» **TASK PROMPT**
Copied exactly and without pictures, the lines from the beginning of the entries through the one that holds "Zdjęcie Loboc River Resort" should form the entire reply.
*** Block opens ***
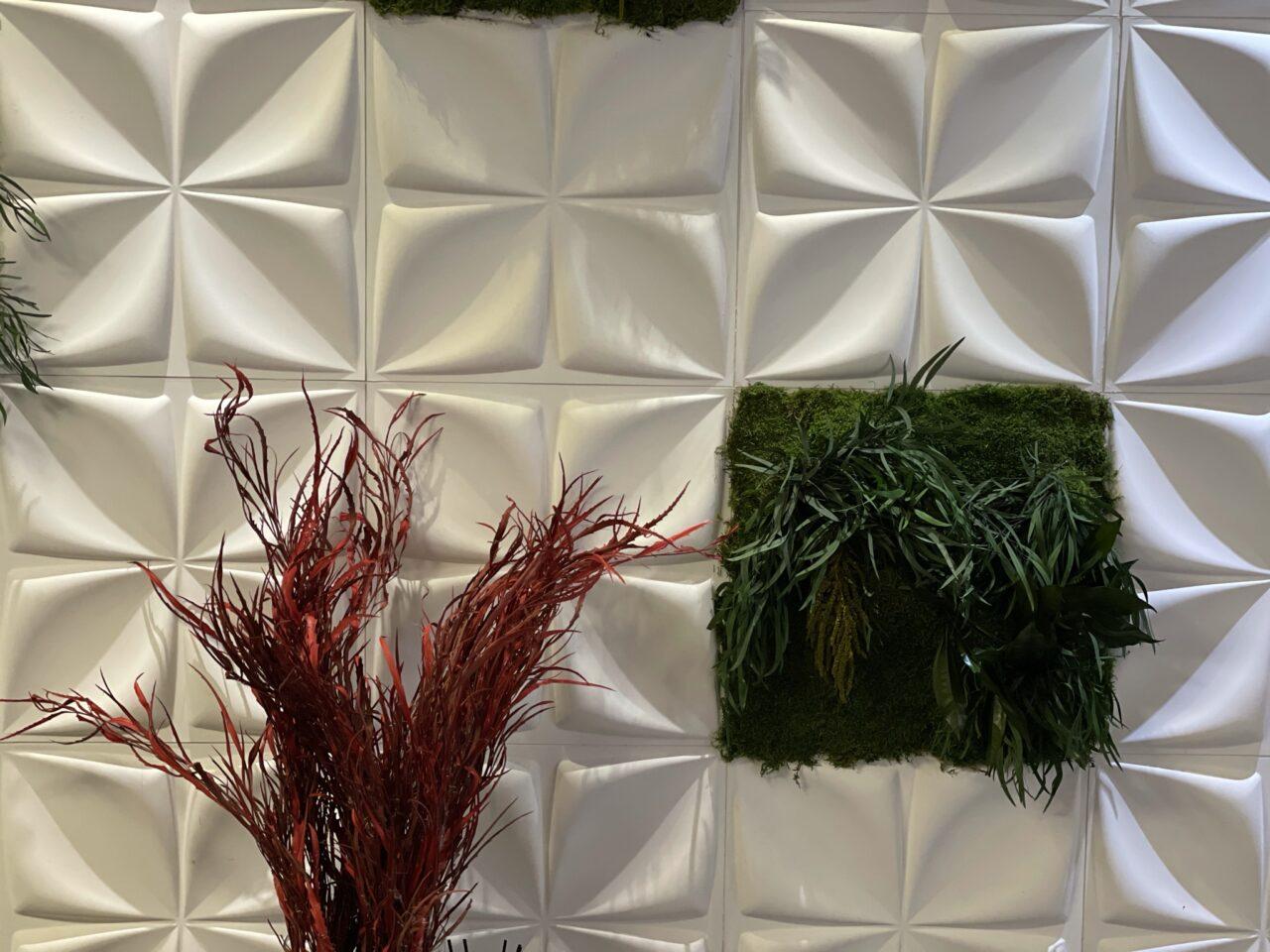 Ιατρείο διατηρημένα φυτά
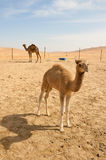 Camels in the desert. In the morning sun Stock Photos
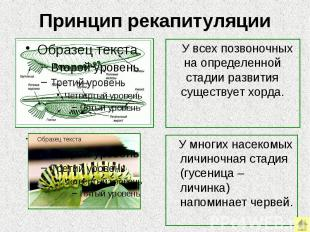 Принцип рекапитуляции У всех позвоночных на определенной стадии развития существ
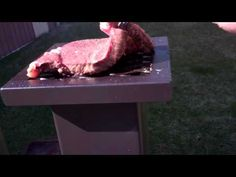 Cooking Steak on my New Deadwood Stove!! Wow! Does this Steak taste Awes...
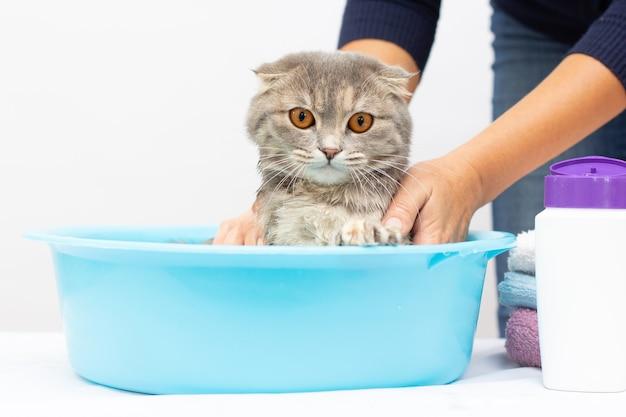 Szary kotek szkocki zwisłouchy leży w umywalce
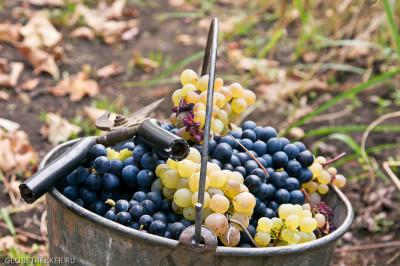 Ртвели - праздник сбора винограда 6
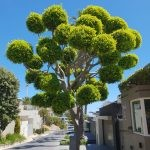 Ficus microcarpa (nitida) topiary style - Camps Bay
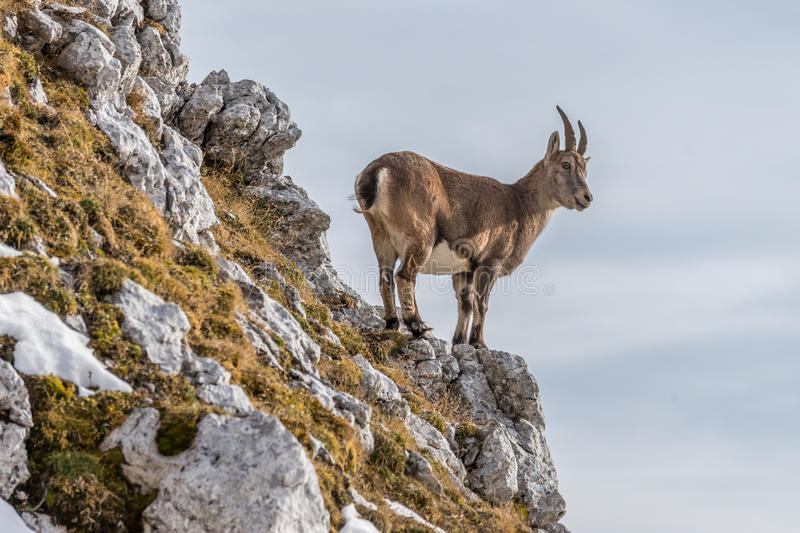 Capricorn in the Julian Alps. Capricorn in the montains of the Montasio Massif in the Julian Alps royalty free stock photos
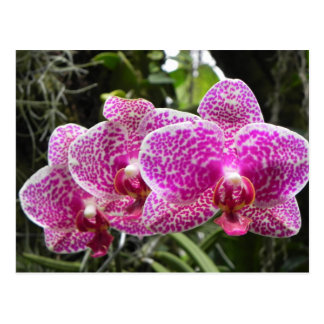 Polka Dot Orchid Post Card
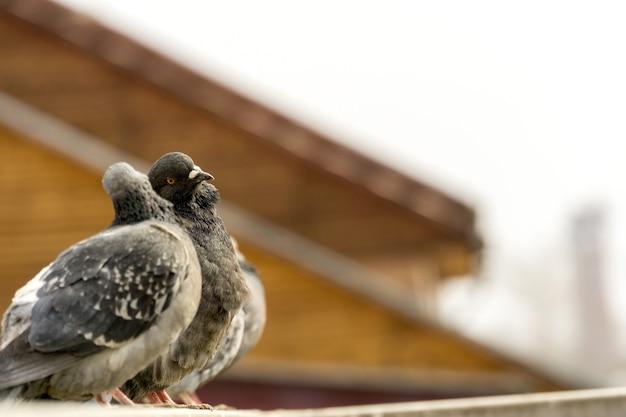 Curiosi piccioni urbani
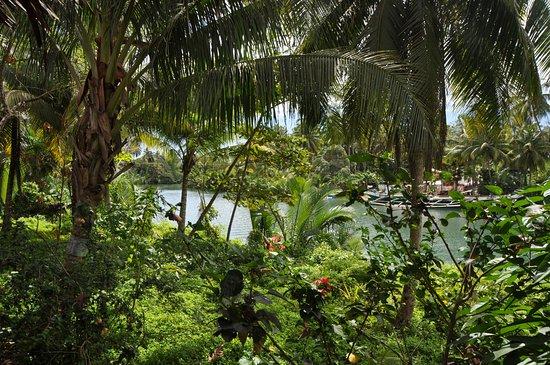 Zdjęcie Loboc River Resort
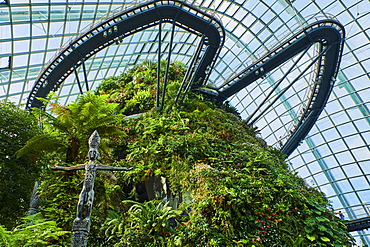 Garden By the Bay, Cloud Forest, botanic garden, the highest artificial waterfall in the world, Marina Bay, Singapore, Southeast Asia, Asia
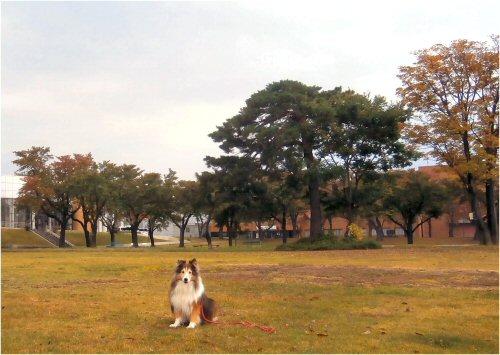 03 500 20151022 芝生公園 秋色Erie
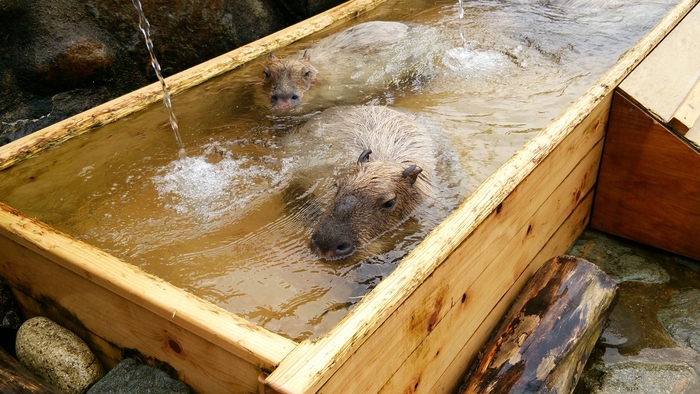 珍しくって可愛らしい人気者はカピバラ。温泉に入ってのんびりしている姿は見ている方も癒される・・・。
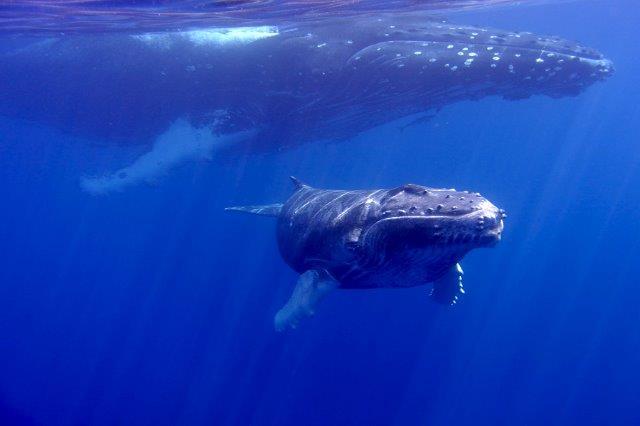 Il segreto dellapnea nei mammiferi marini  Corsi Apnea Roma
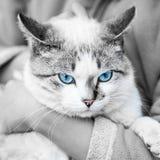 Γάτα εκμετάλλευσης κοριτσιών στοκ φωτογραφίες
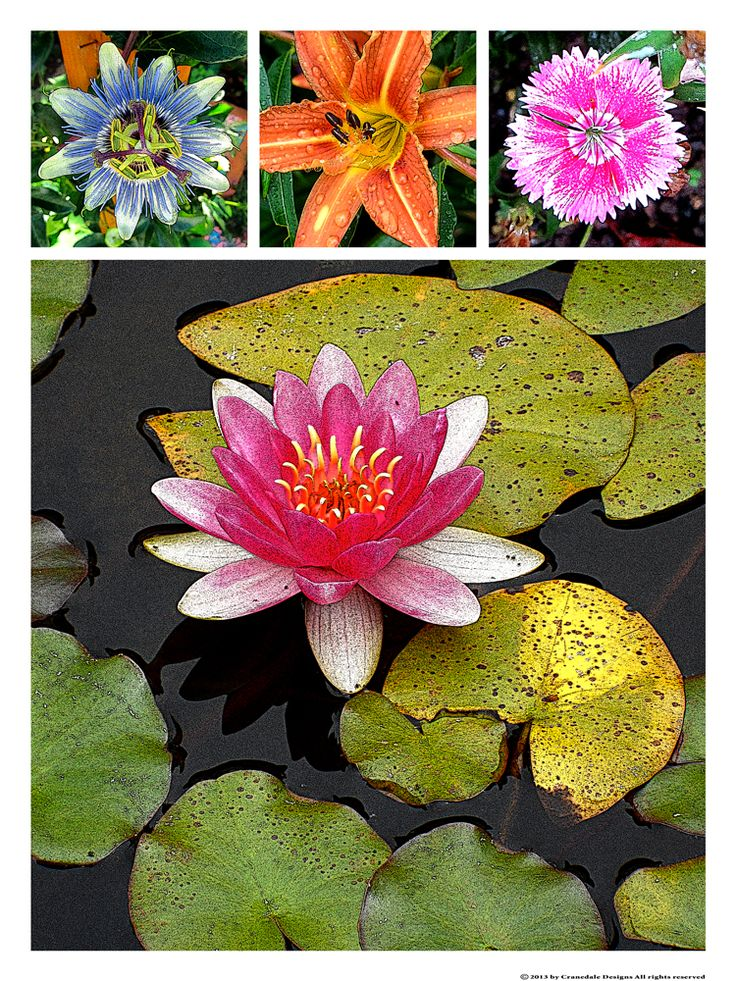 """""""Lily Pond""""   18 x 24 printed on fine art archival paper."""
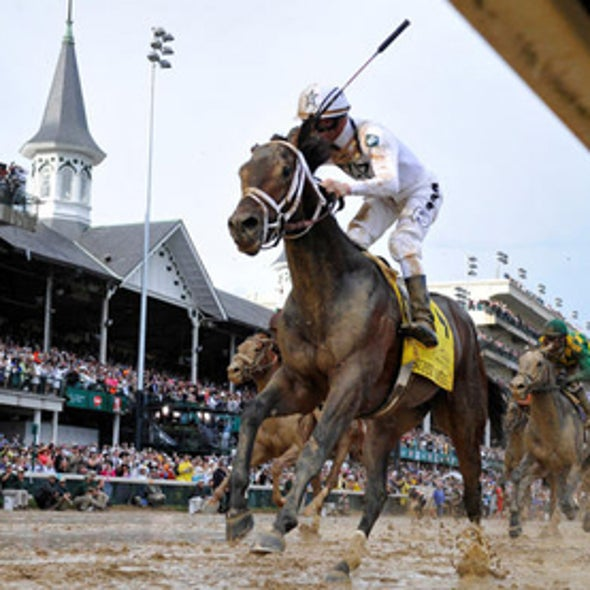 Triple Crown-Bound Horse Breeders Start to Look to Genetics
*** Block closes ***
» **SOLVED PROBLEM**
 Ιατρείο διατηρημένα φυτά
 Camels in the desert. In the morning sun Stock Photos
 Принцип рекапитуляции У всех позвоночных на определенной стадии развития существ
 Cooking Steak on my New Deadwood Stove!! Wow! Does this Steak taste Awes...
 Szary kotek szkocki zwisłouchy leży w umywalce
 Ртвели - праздник сбора винограда 6
 Ficus microcarpa (nitida) topiary style - Camps Bay
 Capricorn in the Julian Alps. Capricorn in the montains of the Montasio Massif in the Julian Alps royalty free stock photos
 Polka Dot Orchid Post Card
 Curiosi piccioni urbani
 Zdjęcie Loboc River Resort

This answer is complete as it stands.